Requirement = Reproduce the listing below word for word, starting with the line that contains "Envelopes with string" and going on through the line that contains "ラク-ネII【1階】の間取り". Leave the pictures out of your answer.

Supplied records =
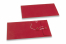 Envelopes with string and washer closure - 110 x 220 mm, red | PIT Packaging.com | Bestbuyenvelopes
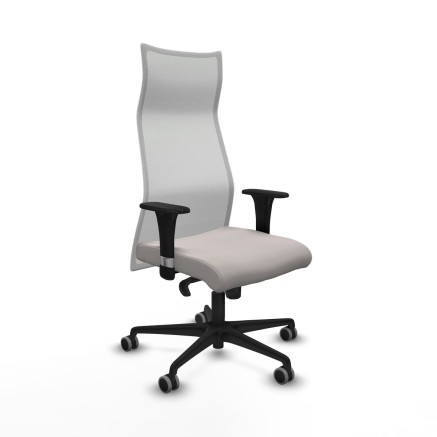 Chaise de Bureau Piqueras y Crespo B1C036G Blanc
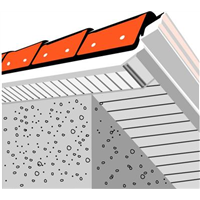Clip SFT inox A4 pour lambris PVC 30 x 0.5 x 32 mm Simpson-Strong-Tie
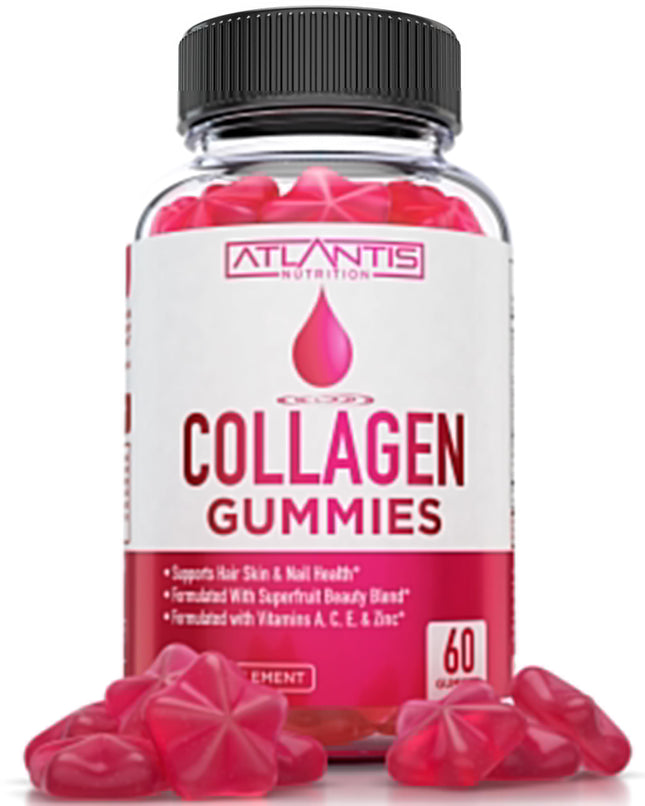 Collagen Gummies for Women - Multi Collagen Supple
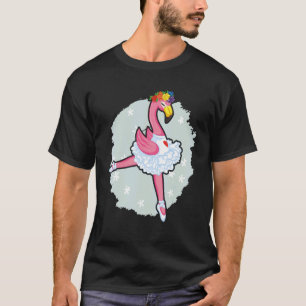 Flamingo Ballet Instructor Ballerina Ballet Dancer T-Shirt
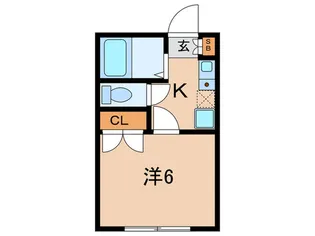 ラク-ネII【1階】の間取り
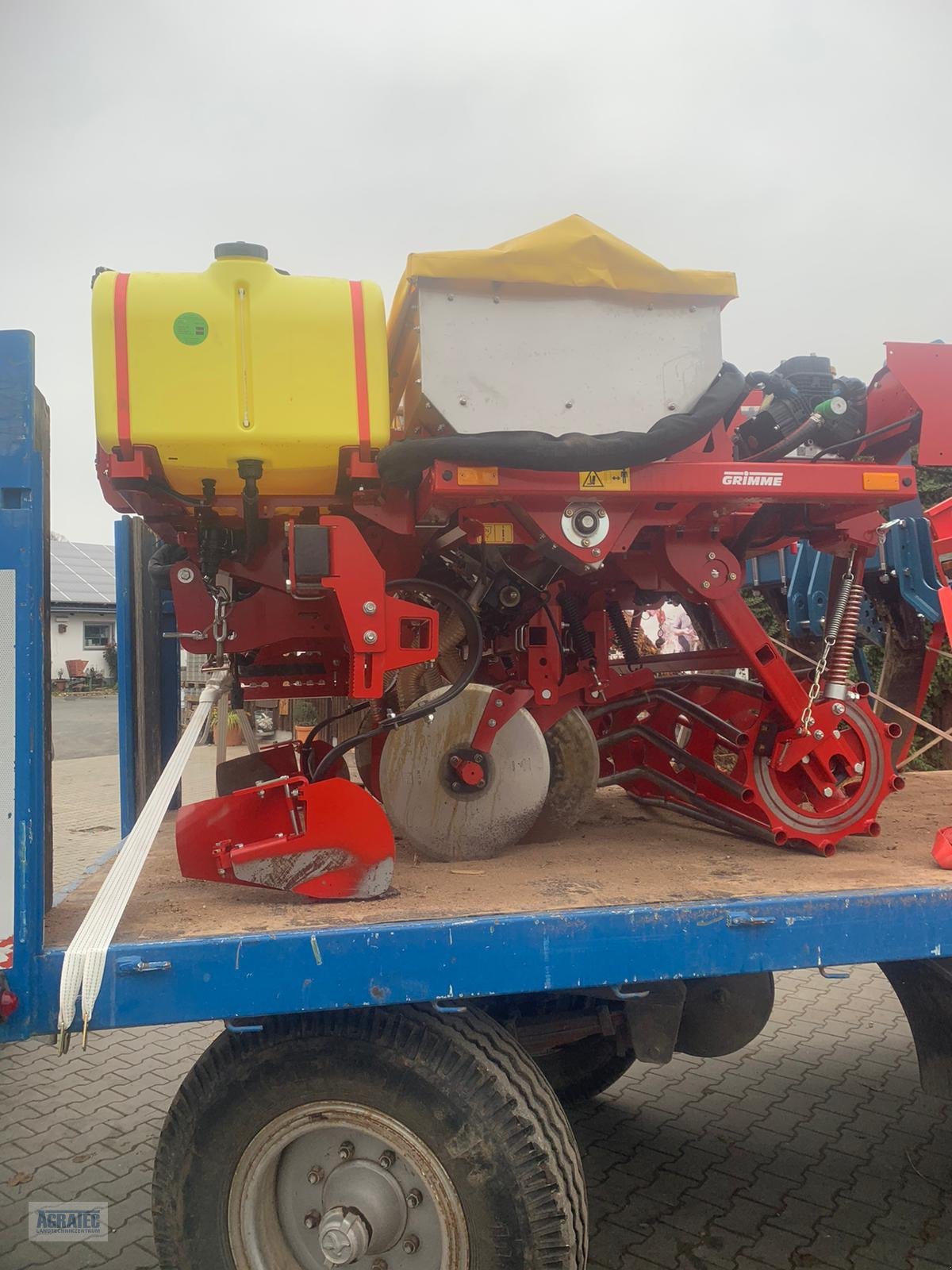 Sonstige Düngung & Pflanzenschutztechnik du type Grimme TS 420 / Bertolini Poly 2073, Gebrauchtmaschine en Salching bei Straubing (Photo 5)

* * *

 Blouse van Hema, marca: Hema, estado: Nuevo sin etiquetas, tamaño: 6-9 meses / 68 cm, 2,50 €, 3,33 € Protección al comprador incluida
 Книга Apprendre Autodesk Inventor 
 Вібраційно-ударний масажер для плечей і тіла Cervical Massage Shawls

Exercise answer =
 Envelopes with string and washer closure - 110 x 220 mm, red | PIT Packaging.com | Bestbuyenvelopes
 Chaise de Bureau Piqueras y Crespo B1C036G Blanc
Clip SFT inox A4 pour lambris PVC 30 x 0.5 x 32 mm Simpson-Strong-Tie
 Collagen Gummies for Women - Multi Collagen Supple
 Flamingo Ballet Instructor Ballerina Ballet Dancer T-Shirt
 ラク-ネII【1階】の間取り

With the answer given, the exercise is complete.